Le manuscrit du Docteur Apelle de David Treuer

le manuscrit du docteur apelle,david treuer,albin michel,michel lederer,traduction,amour,quête de soi,identité,histoire,passé,passion,littérature,mort,naissance,livreÇa commence de façon apparemment banale avec deux histoires fort opposées.

D'un côté, nous avons celle d'Apelle, docteur en philologie et traducteur de langues autochtones, franchement insipide.

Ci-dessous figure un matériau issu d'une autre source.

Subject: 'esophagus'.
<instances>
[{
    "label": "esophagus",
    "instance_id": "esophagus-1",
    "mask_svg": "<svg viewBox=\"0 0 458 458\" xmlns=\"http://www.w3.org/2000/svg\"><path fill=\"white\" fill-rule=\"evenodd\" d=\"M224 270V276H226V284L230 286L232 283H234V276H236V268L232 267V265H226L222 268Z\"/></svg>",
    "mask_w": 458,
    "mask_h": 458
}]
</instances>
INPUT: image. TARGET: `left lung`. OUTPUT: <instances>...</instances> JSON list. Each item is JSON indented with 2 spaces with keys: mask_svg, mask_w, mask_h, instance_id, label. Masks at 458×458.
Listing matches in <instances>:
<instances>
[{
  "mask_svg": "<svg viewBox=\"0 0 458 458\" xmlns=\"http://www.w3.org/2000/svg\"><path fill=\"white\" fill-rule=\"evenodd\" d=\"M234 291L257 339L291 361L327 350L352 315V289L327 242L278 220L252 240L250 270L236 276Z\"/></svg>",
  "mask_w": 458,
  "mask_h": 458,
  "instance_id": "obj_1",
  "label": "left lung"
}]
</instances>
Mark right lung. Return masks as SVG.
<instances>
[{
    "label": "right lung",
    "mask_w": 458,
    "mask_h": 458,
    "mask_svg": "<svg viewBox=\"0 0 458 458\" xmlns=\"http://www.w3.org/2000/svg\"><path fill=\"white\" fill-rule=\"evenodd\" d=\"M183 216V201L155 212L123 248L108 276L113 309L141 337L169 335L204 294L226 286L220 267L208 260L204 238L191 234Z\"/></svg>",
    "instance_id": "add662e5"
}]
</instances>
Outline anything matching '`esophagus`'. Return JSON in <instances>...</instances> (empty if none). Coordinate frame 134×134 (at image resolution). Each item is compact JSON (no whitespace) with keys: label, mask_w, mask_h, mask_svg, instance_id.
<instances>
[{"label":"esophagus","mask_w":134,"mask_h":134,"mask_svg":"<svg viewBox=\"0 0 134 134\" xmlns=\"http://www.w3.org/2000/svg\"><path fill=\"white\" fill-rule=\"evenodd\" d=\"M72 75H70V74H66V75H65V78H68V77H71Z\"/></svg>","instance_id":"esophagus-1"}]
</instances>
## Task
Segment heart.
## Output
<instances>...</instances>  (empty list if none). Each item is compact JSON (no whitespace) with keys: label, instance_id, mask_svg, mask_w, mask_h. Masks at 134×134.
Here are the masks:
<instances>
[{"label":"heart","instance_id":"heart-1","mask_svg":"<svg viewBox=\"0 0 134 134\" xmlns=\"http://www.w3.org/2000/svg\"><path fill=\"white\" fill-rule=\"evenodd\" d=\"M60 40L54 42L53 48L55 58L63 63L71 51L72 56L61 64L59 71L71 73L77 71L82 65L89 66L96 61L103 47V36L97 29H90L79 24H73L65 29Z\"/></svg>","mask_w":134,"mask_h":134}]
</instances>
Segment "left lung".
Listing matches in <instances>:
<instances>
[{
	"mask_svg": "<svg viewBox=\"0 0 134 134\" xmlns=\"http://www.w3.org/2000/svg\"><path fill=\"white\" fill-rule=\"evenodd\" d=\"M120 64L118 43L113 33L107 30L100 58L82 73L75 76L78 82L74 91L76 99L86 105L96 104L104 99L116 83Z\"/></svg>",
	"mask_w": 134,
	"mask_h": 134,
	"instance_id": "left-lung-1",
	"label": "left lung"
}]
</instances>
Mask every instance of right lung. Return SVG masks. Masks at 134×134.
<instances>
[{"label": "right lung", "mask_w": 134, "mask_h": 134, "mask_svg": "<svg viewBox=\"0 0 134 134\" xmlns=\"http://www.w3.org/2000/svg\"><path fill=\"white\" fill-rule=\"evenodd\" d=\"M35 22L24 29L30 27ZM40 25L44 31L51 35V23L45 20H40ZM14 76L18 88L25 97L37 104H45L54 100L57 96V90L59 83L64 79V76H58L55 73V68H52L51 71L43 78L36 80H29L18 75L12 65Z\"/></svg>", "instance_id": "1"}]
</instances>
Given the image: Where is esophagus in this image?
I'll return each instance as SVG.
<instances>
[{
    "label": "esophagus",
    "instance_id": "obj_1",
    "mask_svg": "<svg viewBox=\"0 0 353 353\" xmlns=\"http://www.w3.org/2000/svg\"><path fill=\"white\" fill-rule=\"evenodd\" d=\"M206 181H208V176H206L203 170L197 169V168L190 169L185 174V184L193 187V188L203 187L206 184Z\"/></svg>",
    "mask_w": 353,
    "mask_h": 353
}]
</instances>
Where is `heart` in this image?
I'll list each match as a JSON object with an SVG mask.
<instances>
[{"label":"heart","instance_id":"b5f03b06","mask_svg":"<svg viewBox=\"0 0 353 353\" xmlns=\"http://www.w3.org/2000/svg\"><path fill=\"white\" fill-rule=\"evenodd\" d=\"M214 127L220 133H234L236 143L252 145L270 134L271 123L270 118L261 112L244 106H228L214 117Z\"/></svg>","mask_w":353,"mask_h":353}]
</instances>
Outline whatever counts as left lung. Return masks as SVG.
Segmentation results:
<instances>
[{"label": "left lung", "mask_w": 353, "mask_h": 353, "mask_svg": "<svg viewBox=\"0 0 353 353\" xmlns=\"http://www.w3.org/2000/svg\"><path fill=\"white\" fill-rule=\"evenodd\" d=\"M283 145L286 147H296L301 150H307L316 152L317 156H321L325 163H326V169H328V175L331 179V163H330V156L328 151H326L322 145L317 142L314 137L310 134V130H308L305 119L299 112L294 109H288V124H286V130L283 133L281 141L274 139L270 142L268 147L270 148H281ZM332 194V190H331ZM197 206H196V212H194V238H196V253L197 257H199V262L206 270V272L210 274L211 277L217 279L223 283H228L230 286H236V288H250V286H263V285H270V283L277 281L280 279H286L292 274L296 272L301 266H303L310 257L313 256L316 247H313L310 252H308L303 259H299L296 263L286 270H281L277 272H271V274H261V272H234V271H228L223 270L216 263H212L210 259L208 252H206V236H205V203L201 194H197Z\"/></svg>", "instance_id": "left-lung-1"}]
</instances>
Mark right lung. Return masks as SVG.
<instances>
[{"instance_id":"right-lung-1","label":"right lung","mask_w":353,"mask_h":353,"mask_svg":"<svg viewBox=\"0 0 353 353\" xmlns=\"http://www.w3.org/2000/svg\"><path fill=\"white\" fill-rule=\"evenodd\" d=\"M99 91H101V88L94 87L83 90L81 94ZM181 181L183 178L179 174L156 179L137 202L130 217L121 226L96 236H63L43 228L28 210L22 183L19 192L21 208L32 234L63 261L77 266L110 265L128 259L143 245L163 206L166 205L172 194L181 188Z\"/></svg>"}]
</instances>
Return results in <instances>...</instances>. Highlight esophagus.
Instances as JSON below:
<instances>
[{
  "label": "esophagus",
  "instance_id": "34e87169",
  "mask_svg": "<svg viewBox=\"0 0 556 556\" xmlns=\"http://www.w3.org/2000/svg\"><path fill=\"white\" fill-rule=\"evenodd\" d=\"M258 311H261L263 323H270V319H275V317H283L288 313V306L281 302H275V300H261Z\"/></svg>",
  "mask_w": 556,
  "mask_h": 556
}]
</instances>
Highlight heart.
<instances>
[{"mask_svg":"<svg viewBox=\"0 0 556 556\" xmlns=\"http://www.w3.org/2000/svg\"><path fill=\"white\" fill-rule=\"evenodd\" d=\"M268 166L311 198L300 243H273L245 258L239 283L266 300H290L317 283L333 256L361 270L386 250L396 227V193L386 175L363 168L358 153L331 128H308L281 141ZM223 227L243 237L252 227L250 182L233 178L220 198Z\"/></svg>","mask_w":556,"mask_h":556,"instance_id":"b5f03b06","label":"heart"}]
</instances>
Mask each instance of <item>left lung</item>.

Célibataire endurci d'une quarantaine d'années, son quotidien est une routine perpétuelle : les mêmes habits, les mêmes rues, les mêmes prostituées, les mêmes tâches à la RECAP, un cimetière de livres où personne ne va jamais et où tous les ouvrages du monde sont oubliés et, tous les quinze jours, la même activité de traduction dans la même bibliothèque.
Le premier chapitre qui lui est consacré rend à merveille cette existence transparente par une blancheur de style qui énumère sans aucune émotion. Lecteur, si tu t'y ennuies, c'est normal et c'est volontaire. Attends un peu. 

Il nous suffira de dire que le roman de la vie du Dr Apelle est moitié anglais avec ses presbytères, ses châteaux, ses thés de cinq heures, ses abstinence et ses abnégations, et moitié français avec ses bordels, ses trahisons et le parfum séducteur des cattleyas. 

D'un autre côté, celle de Bimaadiz et d'Eta, deux enfants trouvés dans les mêmes circonstances désastreuses : après un hiver rigoureux, ils sont les seuls survivants de leurs villages respectifs grâce au secours d'une orignale et d'une louve. De tels auspices font progressivement d'eux des êtres à part, beaux et doués, et la fierté de leurs  parents adoptifs modestes. Evidemment, ce n'est qu'une question de temps avant que de tendres sentiments ne les lient et qu'ils n'excitent les jalousies...
Autant dire que de ce côté-là du récit, David Treuer nous relate un conte épique et doux, qui n'est pas sans cliché - loin de là même - mais qui nous fait intensément voyager et se lit avidement. C'est presque à regret qu'on quitte nos deux héros magnifiques pris dans moult péripéties (si vous êtes clients de ce genre d'histoires d'indiens) pour retrouver le docteur Apelle, antihéros par excellence. 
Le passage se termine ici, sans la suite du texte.